Excerpt provided:
The people of Brandy Station have suffered a grievous blow, seeing Shiloh Baptist Church gutted by fire on Nov. 2. But the historic church’s members hope to rebuild their house of worship.

Since the disastrous blaze, multiple churches and community organizations have banded together to help. They’re planning a benefit concert on Saturday, Nov. 23, at Culpeper Baptist Church to lift spirits and raise funds.

“The community continues to come together to help Shiloh, and this concert is another part of that,” the Rev. Dan Carlton, the church’s pastor, said Thursday. “Music, singing and worship have helped everyone in tough times, so the idea of a gospel concert seemed like the right thing. We look forward to seeing a wonderful response of generosity and love at the concert.”

The event will feature a dessert social and silent auction starting at 5:15 p.m. in the church’s courtyard and worship center, followed by a gospel concert at 6:30 p.m. in the sanctuary.

The concert will include choral groups from around Culpeper. If you would like to participate, contact Alex Smith at asmith@culpeperbaptist.org or 540-497-2459.

If you’d like to donate an item for the silent auction or volunteer for the event, contact Beth Miller at celebrate.itscalledlife@gmail.com or 540-905-9962.

Businesses that would like to sponsor the event should contact Scott Found at scott@foundandsons.com or 540-229-2341.

Shiloh Baptist Church’s point of contact is Monica Daye, at monicacdaye@gmail.com.

Earlier, Found and Alice Young, Shiloh’s finance director, created a GoFundMe site to encourage contributions to rebuild the church, whose first congregation formed in 1867.

Found, an owner of Found & Sons Funeral Chapels in Culpeper, updates fundraising totals each day via his personal Facebook page.

On Thursday, he wrote “So much kindness today...thank you, Reginald!!!” and credited Reginald Laws for giving $500 to the church fund.

Found concluded: “You can help. Please donate and share.”

On Wednesday, Clore-English Funeral Home contributed $500.

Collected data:

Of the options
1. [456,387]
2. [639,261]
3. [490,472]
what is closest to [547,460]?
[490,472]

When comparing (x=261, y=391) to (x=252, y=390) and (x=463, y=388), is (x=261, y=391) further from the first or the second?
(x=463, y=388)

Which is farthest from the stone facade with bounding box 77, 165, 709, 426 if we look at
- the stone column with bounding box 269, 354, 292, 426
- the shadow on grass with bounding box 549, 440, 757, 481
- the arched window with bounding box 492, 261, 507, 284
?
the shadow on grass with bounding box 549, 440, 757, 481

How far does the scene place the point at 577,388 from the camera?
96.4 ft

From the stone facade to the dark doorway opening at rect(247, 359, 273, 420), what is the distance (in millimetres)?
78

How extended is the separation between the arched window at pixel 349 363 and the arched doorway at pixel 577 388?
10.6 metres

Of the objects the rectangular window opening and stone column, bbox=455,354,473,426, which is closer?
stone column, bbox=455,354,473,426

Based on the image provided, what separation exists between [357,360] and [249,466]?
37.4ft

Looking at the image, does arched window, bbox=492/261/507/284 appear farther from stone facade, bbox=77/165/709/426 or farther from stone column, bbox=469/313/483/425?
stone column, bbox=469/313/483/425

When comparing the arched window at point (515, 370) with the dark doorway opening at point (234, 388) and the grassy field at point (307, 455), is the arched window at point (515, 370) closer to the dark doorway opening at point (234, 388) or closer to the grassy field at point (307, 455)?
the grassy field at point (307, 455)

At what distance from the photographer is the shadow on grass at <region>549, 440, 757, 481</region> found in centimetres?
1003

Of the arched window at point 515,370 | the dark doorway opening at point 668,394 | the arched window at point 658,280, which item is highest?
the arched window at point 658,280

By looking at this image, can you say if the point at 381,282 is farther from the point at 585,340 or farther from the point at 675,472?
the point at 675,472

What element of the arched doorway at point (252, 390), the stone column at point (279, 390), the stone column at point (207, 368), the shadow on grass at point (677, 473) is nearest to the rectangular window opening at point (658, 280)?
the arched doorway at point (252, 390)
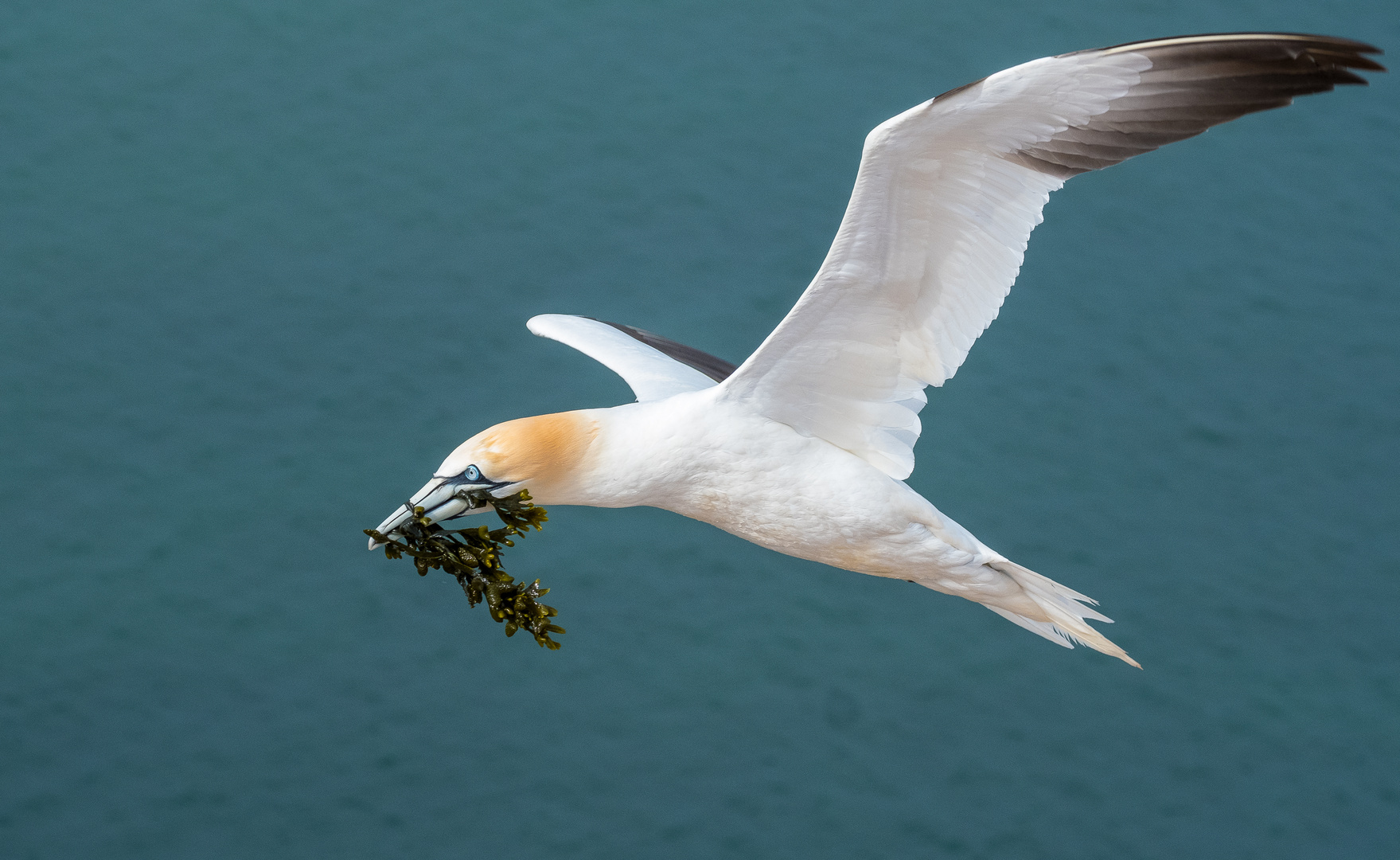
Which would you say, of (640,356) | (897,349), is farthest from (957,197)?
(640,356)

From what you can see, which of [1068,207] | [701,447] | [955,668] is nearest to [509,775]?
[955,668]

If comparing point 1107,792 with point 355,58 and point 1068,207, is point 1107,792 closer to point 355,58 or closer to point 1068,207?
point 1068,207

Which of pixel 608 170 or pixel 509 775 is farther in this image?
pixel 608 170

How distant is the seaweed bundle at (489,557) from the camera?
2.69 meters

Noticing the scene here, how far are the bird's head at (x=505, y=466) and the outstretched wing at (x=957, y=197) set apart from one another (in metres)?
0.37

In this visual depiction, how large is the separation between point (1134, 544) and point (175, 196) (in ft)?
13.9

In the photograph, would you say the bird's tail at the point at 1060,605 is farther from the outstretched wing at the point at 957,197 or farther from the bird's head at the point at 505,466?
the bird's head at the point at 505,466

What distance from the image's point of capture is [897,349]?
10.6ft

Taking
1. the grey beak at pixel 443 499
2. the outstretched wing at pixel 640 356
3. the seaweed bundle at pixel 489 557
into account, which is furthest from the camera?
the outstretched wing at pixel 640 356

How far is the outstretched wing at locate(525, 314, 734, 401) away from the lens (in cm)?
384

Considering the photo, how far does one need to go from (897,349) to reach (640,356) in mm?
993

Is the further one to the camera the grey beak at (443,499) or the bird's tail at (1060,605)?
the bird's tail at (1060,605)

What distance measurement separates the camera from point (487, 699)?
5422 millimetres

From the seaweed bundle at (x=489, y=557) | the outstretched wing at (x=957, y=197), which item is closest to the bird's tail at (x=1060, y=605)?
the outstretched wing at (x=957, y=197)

Action item:
Can you sum up the article on the Shiloh Baptist Church fire in two sentences?

Answer for the task:
Shiloh Baptist Church in Brandy Station was gutted by fire on Nov. 2, and its members hope to rebuild. Several churches and community organizations are holding a benefit concert on Saturday, Nov. 23, at Culpeper Baptist Church, with a dessert social and silent auction at 5:15 p.m. and a gospel concert at 6:30 p.m., while a GoFundMe site is also gathering contributions to rebuild the church.